We also enquired whether there exist significant changes over the years in the distribution of inspections results.
A change in the results occurs between 2017 and 2018: less Pass and more Pass with conditions. It is linked to the change in the violations codes in July 2018, and the inspections seem to have also become stricter since then.
Are there any seasonal patterns affecting the inspections outcomes?
We then wondered if there exist seasonal patterns in our data, for instance, if we have a change in the proportion of
Pass / Fail inspections during certain months of the year.

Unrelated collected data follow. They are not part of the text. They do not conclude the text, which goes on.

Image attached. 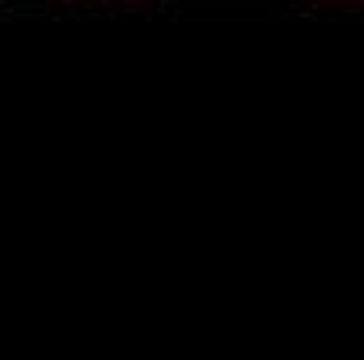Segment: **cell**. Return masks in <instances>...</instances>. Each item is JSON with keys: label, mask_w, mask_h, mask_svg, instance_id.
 Returning a JSON list of instances; mask_svg holds the SVG:
<instances>
[{"label": "cell", "mask_w": 364, "mask_h": 360, "mask_svg": "<svg viewBox=\"0 0 364 360\" xmlns=\"http://www.w3.org/2000/svg\"><path fill=\"white\" fill-rule=\"evenodd\" d=\"M55 4H68V0H55Z\"/></svg>", "instance_id": "obj_1"}]
</instances>
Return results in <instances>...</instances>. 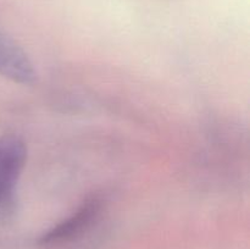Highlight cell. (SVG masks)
Listing matches in <instances>:
<instances>
[{
	"label": "cell",
	"mask_w": 250,
	"mask_h": 249,
	"mask_svg": "<svg viewBox=\"0 0 250 249\" xmlns=\"http://www.w3.org/2000/svg\"><path fill=\"white\" fill-rule=\"evenodd\" d=\"M26 159L27 149L23 142L15 137L0 139V209L14 203Z\"/></svg>",
	"instance_id": "obj_1"
},
{
	"label": "cell",
	"mask_w": 250,
	"mask_h": 249,
	"mask_svg": "<svg viewBox=\"0 0 250 249\" xmlns=\"http://www.w3.org/2000/svg\"><path fill=\"white\" fill-rule=\"evenodd\" d=\"M0 76L20 84H32L37 78L34 65L14 39L0 31Z\"/></svg>",
	"instance_id": "obj_2"
},
{
	"label": "cell",
	"mask_w": 250,
	"mask_h": 249,
	"mask_svg": "<svg viewBox=\"0 0 250 249\" xmlns=\"http://www.w3.org/2000/svg\"><path fill=\"white\" fill-rule=\"evenodd\" d=\"M100 208H102V200L99 198H89L71 216L46 231L41 237L39 243L54 244L72 238L75 234L80 233L85 226H88L94 220V217L99 214Z\"/></svg>",
	"instance_id": "obj_3"
}]
</instances>
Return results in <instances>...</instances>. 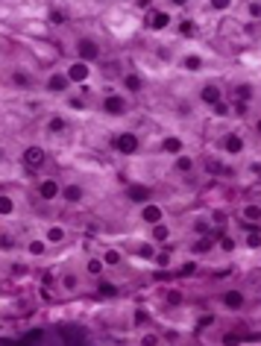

The plot above, even though simple, illustrates there is seasonality in the months of
July, August and September. More precisely, during these months it seems that the average percentage of
Pass inspections (over all years) decreases while the
Fail increases. In retrospective, this is reasonable as the hot summer months tend to make it more difficult to store meat and other animal-derived ingredients, avoid rodents and insects, as well as maintain a comfortable temperature for the customers. Note that we considered both
Pass and
Pass w/ Conditions to be a
Pass.
Overall, our analysis so far revealed that inspections seem to get stricter after 2017, with a higher proportion of
Passed with conditions than
Pass inspections. The main reason is that the violations codes changed in July 2018, thus implying a change in the way inspections are performed. If we take a look at the evolution of the results over the months, there is a clear increase in the
Fail inspections proportion during summer: the risk of having temperature issues with the food, dysfunctional thermostats or infestations (rodents, insects) is higher. Since these violations usually make inspections fail, it is normal to observe this increase.
The weather-related violations are linked to: temperature, rodents, insects... By looking at the proportions of these critical violations per month, we can see again that their proportion is higher during summer, especially in August and July. Indeed, during summertime, establishments are more likely to encounter issues to preserve food at the right temperature, to keep it cold and to maintain adequate ventilation. Besides, heat can cause the proliferation of insects especially around garbage and the smell can drive rodents. This is why this is a period of time when inspectors need to watch out for this kind of violations. Moreover, this finding supports the above plot illustrating that more inspections tend to fail during the months of July, August and September.